Taking the line with "Vietnam;Lao, site loc_0608, 2019-07-27" as the first and the line with "common name: northern treeshrew" as the last, set down exactly every line in that range from the entries below, and no more.

=======

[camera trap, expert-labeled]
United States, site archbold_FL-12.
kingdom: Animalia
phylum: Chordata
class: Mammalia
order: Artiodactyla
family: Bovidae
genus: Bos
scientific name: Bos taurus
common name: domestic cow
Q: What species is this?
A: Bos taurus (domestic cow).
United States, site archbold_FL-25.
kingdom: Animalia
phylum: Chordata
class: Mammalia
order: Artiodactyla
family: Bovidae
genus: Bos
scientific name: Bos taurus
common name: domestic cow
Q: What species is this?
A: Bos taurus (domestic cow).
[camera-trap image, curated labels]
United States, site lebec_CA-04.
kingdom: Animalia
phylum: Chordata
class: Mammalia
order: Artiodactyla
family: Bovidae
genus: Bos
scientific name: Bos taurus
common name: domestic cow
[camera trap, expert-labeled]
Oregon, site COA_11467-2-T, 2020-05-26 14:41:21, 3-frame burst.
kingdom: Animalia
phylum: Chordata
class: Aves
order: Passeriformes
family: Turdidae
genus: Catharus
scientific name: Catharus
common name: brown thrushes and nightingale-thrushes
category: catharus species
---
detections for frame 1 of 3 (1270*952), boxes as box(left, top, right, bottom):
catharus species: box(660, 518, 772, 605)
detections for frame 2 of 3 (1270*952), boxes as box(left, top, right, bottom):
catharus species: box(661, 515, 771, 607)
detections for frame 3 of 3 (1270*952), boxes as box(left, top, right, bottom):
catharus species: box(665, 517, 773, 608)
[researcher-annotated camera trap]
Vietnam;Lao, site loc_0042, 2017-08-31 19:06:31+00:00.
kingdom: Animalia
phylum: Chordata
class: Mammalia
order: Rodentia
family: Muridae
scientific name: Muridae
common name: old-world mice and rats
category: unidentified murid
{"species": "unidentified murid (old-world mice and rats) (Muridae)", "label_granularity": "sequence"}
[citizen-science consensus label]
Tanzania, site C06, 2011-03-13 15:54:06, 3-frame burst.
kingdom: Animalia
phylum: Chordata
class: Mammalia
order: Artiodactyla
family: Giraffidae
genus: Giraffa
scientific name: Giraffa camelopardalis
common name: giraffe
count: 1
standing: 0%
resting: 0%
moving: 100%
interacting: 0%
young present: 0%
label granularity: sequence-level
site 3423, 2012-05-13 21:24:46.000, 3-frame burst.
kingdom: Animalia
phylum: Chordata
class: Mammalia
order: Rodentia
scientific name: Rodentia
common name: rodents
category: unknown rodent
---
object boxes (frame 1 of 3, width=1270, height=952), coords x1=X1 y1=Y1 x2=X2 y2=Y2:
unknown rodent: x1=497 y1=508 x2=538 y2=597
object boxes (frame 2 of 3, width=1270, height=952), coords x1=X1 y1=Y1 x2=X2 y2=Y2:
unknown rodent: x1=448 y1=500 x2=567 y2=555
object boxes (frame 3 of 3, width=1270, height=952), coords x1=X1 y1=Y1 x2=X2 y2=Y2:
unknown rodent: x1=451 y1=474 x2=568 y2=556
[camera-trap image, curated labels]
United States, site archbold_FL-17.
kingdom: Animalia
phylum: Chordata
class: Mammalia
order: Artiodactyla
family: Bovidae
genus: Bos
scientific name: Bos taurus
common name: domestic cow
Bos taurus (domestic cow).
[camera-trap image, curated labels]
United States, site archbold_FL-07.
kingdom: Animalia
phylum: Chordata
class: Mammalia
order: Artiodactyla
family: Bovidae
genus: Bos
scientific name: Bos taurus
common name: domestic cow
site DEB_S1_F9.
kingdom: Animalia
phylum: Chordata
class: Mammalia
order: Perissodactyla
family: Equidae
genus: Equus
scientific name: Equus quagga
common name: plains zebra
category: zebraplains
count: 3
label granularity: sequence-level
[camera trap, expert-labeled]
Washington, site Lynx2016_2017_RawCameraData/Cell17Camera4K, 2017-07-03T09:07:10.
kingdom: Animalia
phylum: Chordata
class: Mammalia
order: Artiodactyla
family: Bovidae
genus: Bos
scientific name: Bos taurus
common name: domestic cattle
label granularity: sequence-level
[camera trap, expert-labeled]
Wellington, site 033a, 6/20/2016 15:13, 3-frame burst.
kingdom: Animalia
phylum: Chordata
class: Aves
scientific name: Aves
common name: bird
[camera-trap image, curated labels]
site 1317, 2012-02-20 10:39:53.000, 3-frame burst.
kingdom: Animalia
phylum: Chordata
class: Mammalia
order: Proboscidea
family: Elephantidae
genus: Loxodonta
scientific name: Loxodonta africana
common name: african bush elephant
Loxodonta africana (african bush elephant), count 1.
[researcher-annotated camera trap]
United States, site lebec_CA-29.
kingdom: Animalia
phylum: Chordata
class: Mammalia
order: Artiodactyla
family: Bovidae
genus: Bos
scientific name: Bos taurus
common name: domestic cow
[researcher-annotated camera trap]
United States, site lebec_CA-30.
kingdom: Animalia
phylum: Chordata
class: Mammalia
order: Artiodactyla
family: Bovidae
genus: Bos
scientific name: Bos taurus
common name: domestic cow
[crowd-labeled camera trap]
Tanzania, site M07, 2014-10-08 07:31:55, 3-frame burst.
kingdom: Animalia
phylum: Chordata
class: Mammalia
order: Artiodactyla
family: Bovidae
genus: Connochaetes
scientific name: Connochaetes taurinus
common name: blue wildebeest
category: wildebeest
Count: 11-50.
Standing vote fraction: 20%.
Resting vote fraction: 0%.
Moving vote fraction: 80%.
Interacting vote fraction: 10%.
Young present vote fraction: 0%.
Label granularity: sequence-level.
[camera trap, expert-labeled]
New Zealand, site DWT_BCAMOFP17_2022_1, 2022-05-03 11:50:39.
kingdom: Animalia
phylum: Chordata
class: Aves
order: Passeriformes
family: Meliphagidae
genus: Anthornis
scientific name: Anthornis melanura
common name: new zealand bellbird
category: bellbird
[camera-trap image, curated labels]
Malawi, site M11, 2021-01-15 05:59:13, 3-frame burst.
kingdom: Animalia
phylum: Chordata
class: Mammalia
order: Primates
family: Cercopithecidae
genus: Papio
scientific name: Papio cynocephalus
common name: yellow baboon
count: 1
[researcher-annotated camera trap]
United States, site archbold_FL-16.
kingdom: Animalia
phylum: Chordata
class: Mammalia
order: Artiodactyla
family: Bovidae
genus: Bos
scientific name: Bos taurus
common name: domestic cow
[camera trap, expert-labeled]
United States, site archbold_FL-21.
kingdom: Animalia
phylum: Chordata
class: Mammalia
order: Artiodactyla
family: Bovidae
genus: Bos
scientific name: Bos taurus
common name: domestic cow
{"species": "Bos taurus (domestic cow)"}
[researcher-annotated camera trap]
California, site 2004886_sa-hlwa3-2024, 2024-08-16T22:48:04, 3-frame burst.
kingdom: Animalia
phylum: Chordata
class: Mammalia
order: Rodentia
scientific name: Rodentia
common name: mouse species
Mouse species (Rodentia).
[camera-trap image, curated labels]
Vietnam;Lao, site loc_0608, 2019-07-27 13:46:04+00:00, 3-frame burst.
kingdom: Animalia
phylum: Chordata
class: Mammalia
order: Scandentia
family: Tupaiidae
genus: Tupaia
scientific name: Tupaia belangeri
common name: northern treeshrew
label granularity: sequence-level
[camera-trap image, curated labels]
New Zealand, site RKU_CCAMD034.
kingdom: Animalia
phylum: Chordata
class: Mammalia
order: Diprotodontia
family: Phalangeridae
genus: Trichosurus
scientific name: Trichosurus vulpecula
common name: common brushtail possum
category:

=======

▶ [RESPONSE TO THIS EXERCISE]:
Vietnam;Lao, site loc_0608, 2019-07-27 13:46:04+00:00, 3-frame burst.
kingdom: Animalia
phylum: Chordata
class: Mammalia
order: Scandentia
family: Tupaiidae
genus: Tupaia
scientific name: Tupaia belangeri
common name: northern treeshrew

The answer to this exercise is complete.